As shown in FIG. 2D, after the second photoresist film 155 is removed, the first barrier metal layer 160 and the first tungsten film (not shown) are sequentially disposed on the entire product from which the second photoresist film 155 is removed. The lower layer contact hole 158 is buried to form the lower layer metal plug 170 and the first tungsten wiring 175.

In addition, a chemical mechanical polishing process is performed to the upper portion of the lower layer metal plug 170 so that the metal plug 170 and the first tungsten wiring 175 are flatly exposed to the atmosphere.

Subsequently, as shown in FIG. 2E, the third oxide layer 180 is stacked to form the upper layer contact hole on the resultant, and then a contact etching process is performed to form the upper layer contact hole (not shown).

At this time, in the upper layer contact hole etching (not shown), when the etching is out of the lower layer metal plug 170, the etching is stopped by the nitride film which is the lower etch stop layer 130 and the lower layer metal plug 170 and When connecting the upper layer metal plug to be formed by the subsequent process, failure can be prevented without forming an extra pad metal layer.

In addition, by stacking the second barrier metal film 190 and the second tungsten film (not shown) on the resultant, the upper metal plug 195 is formed to form the lower metal plug 170 and the upper metal plug 195. It connects only in the form of upper and lower metal plugs without forming the pad metal layer conventionally formed as "A".

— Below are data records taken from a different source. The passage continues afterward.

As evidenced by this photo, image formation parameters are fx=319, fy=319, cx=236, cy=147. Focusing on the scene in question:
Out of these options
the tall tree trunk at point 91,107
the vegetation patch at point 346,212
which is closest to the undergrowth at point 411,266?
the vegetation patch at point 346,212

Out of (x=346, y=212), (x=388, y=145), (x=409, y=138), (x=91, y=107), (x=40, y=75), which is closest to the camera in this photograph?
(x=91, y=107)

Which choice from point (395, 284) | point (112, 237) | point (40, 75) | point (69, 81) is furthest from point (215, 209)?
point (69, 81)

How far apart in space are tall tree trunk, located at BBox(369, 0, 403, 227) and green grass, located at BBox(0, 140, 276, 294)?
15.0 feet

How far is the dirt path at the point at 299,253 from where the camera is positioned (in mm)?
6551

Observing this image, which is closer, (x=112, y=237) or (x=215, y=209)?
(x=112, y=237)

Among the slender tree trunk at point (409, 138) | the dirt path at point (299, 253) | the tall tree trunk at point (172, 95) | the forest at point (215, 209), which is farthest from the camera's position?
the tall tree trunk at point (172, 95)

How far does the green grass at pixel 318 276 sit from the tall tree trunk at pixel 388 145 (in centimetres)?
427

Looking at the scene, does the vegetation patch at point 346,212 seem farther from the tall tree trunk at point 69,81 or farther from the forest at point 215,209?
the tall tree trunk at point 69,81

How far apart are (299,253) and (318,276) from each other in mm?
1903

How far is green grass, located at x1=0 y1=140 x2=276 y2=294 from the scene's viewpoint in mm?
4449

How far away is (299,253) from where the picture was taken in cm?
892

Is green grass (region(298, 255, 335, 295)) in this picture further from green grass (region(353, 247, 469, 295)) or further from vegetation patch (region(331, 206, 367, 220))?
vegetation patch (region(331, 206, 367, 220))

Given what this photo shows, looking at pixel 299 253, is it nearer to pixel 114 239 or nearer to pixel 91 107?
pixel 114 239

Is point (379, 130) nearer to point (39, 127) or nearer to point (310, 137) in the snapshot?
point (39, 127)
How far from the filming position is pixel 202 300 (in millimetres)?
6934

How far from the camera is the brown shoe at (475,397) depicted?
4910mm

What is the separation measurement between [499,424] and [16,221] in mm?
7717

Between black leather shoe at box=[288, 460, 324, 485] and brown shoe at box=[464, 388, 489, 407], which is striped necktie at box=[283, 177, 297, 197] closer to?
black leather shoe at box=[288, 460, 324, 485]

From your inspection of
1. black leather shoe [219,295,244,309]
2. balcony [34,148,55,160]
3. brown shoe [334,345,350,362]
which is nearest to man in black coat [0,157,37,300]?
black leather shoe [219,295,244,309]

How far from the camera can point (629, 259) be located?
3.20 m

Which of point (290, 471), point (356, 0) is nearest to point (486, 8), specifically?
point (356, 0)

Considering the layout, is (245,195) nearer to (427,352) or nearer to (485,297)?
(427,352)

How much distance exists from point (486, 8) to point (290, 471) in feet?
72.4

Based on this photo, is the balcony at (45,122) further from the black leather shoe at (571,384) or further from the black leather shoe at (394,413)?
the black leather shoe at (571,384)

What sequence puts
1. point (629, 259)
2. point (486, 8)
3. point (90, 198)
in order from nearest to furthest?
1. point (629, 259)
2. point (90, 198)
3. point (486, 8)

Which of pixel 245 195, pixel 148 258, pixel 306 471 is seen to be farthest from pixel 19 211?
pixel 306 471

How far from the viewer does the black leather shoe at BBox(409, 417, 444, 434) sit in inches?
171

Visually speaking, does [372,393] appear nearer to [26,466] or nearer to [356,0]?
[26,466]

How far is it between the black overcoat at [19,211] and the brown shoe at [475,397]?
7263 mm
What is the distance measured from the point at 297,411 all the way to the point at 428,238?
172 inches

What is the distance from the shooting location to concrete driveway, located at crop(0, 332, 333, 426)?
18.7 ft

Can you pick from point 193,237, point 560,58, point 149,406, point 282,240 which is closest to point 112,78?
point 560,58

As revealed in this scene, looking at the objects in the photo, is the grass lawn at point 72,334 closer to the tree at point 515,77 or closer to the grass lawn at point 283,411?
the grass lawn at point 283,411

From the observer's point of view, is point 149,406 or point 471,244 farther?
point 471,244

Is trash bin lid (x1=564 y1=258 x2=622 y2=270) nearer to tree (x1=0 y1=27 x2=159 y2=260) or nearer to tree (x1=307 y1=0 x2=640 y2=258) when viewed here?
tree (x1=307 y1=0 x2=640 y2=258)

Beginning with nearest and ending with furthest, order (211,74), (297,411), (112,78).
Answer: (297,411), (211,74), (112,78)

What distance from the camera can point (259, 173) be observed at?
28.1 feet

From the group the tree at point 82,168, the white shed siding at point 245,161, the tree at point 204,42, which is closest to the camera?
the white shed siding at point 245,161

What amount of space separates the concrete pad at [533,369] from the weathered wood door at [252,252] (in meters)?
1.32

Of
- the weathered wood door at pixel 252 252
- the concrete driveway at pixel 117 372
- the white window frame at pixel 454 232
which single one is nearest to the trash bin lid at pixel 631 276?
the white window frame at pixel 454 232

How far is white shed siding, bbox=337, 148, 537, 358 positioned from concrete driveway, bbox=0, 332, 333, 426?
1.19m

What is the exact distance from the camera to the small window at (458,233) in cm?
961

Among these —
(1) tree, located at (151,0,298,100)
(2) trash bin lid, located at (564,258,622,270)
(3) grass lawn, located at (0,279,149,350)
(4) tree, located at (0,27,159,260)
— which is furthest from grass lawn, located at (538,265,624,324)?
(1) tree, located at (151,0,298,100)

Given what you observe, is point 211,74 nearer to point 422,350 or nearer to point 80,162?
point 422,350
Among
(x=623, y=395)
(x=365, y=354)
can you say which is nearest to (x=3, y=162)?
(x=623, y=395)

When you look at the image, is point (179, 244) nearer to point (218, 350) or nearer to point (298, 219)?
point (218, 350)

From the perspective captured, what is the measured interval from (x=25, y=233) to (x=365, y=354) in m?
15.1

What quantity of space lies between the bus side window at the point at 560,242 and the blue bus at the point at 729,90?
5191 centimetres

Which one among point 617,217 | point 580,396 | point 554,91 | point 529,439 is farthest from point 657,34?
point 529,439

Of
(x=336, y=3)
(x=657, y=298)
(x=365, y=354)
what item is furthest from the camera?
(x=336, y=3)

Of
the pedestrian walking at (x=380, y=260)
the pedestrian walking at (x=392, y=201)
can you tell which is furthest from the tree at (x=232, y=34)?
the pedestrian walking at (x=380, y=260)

Therefore, as described above, when the method for forming a wiring of a semiconductor device according to the present invention is used, when the upper layer contact hole and the lower layer contact hole are connected in a stacked structure by using a dual damascene technique, the two contacts are stacked. By connecting only in the form of a contact hole plug without forming a pad metal layer between the holes, the density of the pattern per unit area can be improved to prevent an increase in chip area and to increase the integration of semiconductor devices.

Claims (1)

Sequentially stacking a first oxide film, an etch stop film, and a second oxide film on a semiconductor substrate; Etching the second oxide film by applying a first photosensitive film to form a tungsten wiring forming portion on the second oxide film; Removing the first photoresist film and then applying a second photoresist film to form a lower layer contact hole by performing a contact hole etching process; Removing the second photoresist film, sequentially depositing a barrier metal layer and a first tungsten film on the entire product to fill the lower layer contact hole, and then performing a chemical mechanical polishing process to planarize the film; Stacking a third oxide layer on the resultant and performing a contact etching process to form an upper layer contact hole and connecting the lower layer contact hole; Wire forming method of a semiconductor device, characterized in that consisting of.